## WHAT IS NEEDED
Pick up the passage on influenza and T cell immunity after its last sentence and write the text that follows.

## READING TEXT
Humoral immunity to influenza has been much studied both in individual hosts and at the population level. In particular, the gradual antigenic drift and dramatic pandemic shift in the structure of the immunogenic surface hemagglutinin and neuraminidase molecules is one of the best documented cases of rapid evolution in pathogen population dynamics (1, 2). The cellular arm of the immune response against influenza has also been studied in individual hosts or in vitro (3–5). A recent focus of this work has been on the cytotoxic T lymphocyte (CTL) response (6, 7). These influenza studies echo considerable general interest in the importance of CTL responses and their interaction with MHC variability in human and other populations. In particular, the within-host dynamics of CTL responses with the human immune system have been addressed extensively empirically and in theory for HIV and a number of other infections (8, 9). Recently, the population-level signature of CTL restriction has been detected for HIV (10). However, the dynamics of CTL–MHC interactions have not yet been modeled in any system at the population level. Here we derive simple models for the population dynamics of CTL escape mutants of the influenza virus. This is based on recent empirical observations of remarkably rapid fixation of CTL escape mutants in influenza A infections of human populations (6, 11).

## DATASET CONTENT
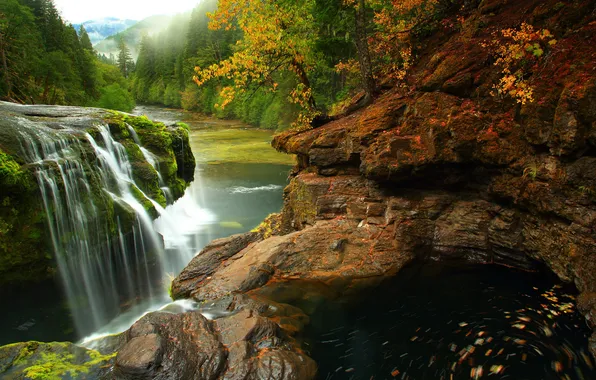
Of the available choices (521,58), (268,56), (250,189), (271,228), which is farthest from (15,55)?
(521,58)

## RESPONSE AREA
In particular, extensive sequencing and analysis of the nucleoprotein gene has shown changes in CTL epitopes of circulating influenza in humans in The Netherlands and other countries (6, 11–13) (Table 1). When mutations do occur, they apparently reach fixation remarkably rapidly. In particular, an epitope on the viral nucleoprotein (NP_383–391), associated with a human MHC allele HLA-B27, disappeared after 1993. A single amino acid mutation (R384G) at the anchor residue of the epitope was sufficient to stop the peptide from binding to its HLA molecule, effectively removing it as a possible CTL target (6). This influenza variant without the CTL target epitope has also appeared in other countries in recent years (12) (Table 1). Earlier isolates show a mutation at the same site that would also have led to removal of the CTL epitope (R384K), during the 1988–1989 (6) and 1971–1972 (13) seasons. In both earlier cases, the mutation did not persist and the previous type resumed circulation.

Table 1. HLA-B27-associated CTL escape mutants: Summary of frequencies of amino acid 384 on nucleoprotein.

	No. of amino acids at position 384 of NP
Year	R	K	G	Source
1933-1968	11	0	0	Shu (13)
1971	0	1	0
1972	4	1	0
1973-1990	32	0	0
1989-1990	46	13	0	Voeten (6)
1991-1992	16	0	0
1992-1993	16	0	0
1993-1994	0	0	56
1998-1999	0	0	15
1993	1	0	0	Lindstrom (12)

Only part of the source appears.